End of life

Drupal 8 is end of life today: the compendium

It is hard to believe that almost 6 years passed since Drupal 8.0.0's release on November 19th 2015. What feels like it was just yesterday, Drupal 8 brought lots of amazing new things to the platform. Near and dear to my heart was full multilingual support that I worked on with over 1600 people for several years. Also stars of the Drupal 8 show were content authoring with the bundled CKEditor, the vastly improved configuration management system, Views in core, built-in web service support, more semantic markup, in-place editing, PHPUnit integration, better caching, improved accessibility, even aural announcements for page changes, and so on and on. Drupal 8 embraced collaboration within the PHP ecosystem and beyond with our use of Symfony, Twig, Guzzle and gradually embraced application of Composer.

★ ★ ★ ★ ★

Assigned task A: In the Drupal 8 post, rewrite the paragraph beginning "It is hard to believe" as a short bulleted list that keeps its main facts.
Assigned task B: List every outside project that the Drupal 8 post names as part of its collaboration within the PHP ecosystem and beyond.
Assigned task C: Write a next paragraph for the post on Drupal 8 reaching end of life, picking up after its last sentence.
The listing has no connection to the post on Drupal 8's end of life.

Material provided:
★ ★ ★ ★ ★

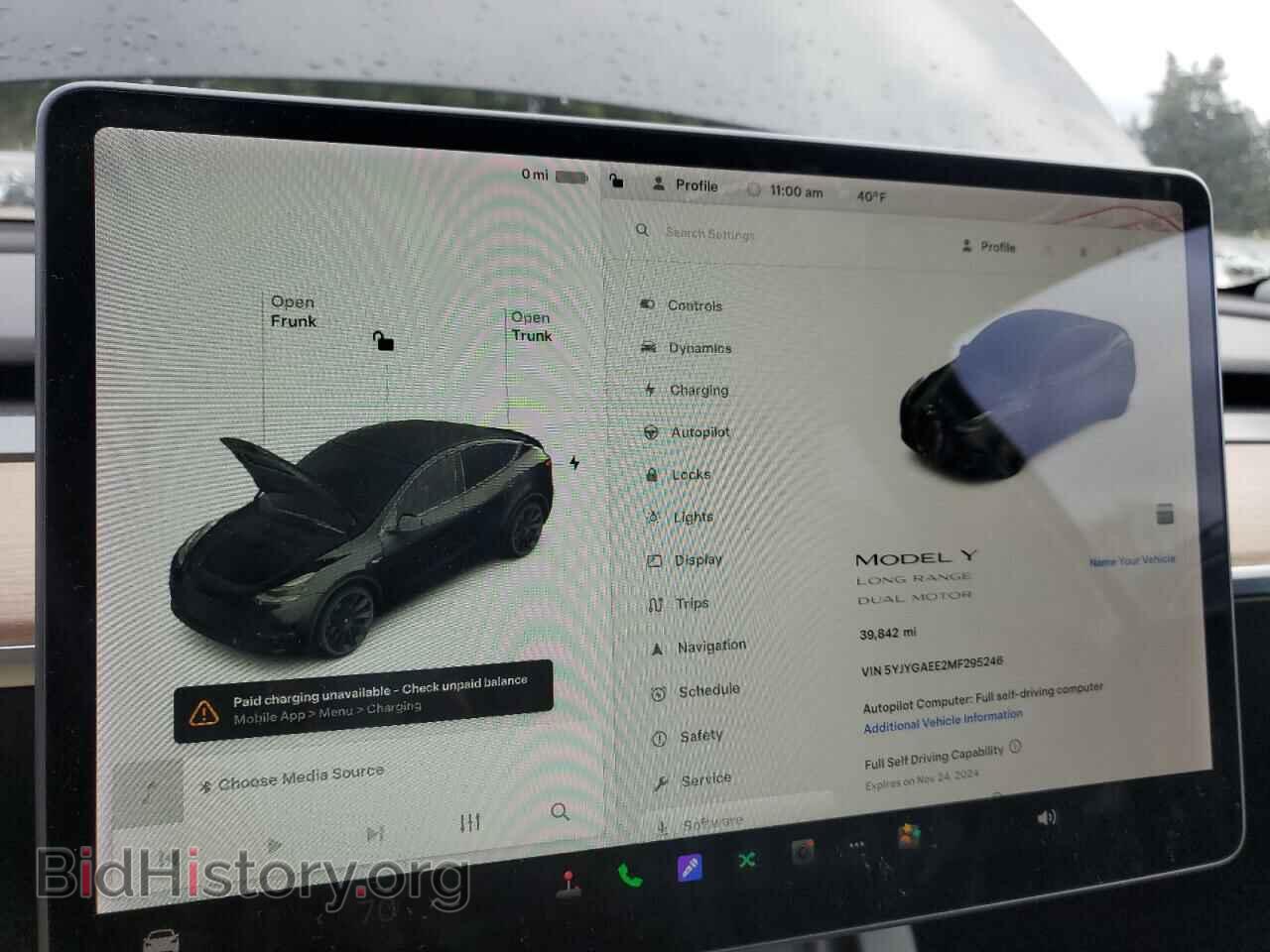 2021 TESLA MODEL Y - VIN: 5YJYGAEE2MF295246 - Photo 9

★ ★ ★ ★ ★

Task answer A:
- Drupal 8.0.0 was released on November 19th 2015, almost 6 years ago.
- The writer worked for several years with over 1600 people on its full multilingual support.
- Other highlights were content authoring with the bundled CKEditor, a much better configuration management system, Views in core, built-in web services, more semantic markup, in-place editing, PHPUnit integration, better caching and improved accessibility, including aural announcements for page changes.
- Drupal 8 embraced collaboration within the PHP ecosystem and beyond by using Symfony, Twig and Guzzle, and gradually adopted Composer.

Task answer B:
- Symfony
- Twig
- Guzzle
- Composer

Task answer C:
But I think even more profound was the change of innovation models, where Drupal 8 started to allow feature additions in a backwards compatible manner and thus the inclusion of amazing new features like Layout Builder, Media Library, BigPipe, Settings Tray, Content Moderation, Inline form errors, JSON:API and even the Umami demo all after Drupal 8.0.0 shipped. Some of these were developed in stages thanks to the possibility to include experimental projects in core as well. This allowed us to make Drupal 8 itself much better without needing to do a new major version. In fact the major version bump turned to be a technicality where being on Drupal 8.9 or 9.0 was not giving you shiny benefits anymore, other than keeping you on the train of innovation.

So today Drupal 8's life ends as innovation continues on the Drupal 9 train.

In the past 8 days I did a countdown post series to give short tips for dealing with this end of life. I suggest you look back if you did not read them yet:

  1. Adoption drive to get projects new maintainers that did not yet update to Drupal 9. If you can adopt a project or two, that would be greatly appreciated!
  2. Use composer to at least check for Drupal 9 compatibility, ideally convert your site to it. If you did not try composer recently, version 2 is leaps and bounds ahead of version 1 and its worth a try!
  3. For modules that are not compatible you still need to use workarounds. The recently introduced lenient composer endpoint provides the most consistent solution for all projects.
  4. For your own code and your drupal.org projects, automated code fixes are the way to go towards Drupal 9. No need to find and fix problems manually when you can automate most of it.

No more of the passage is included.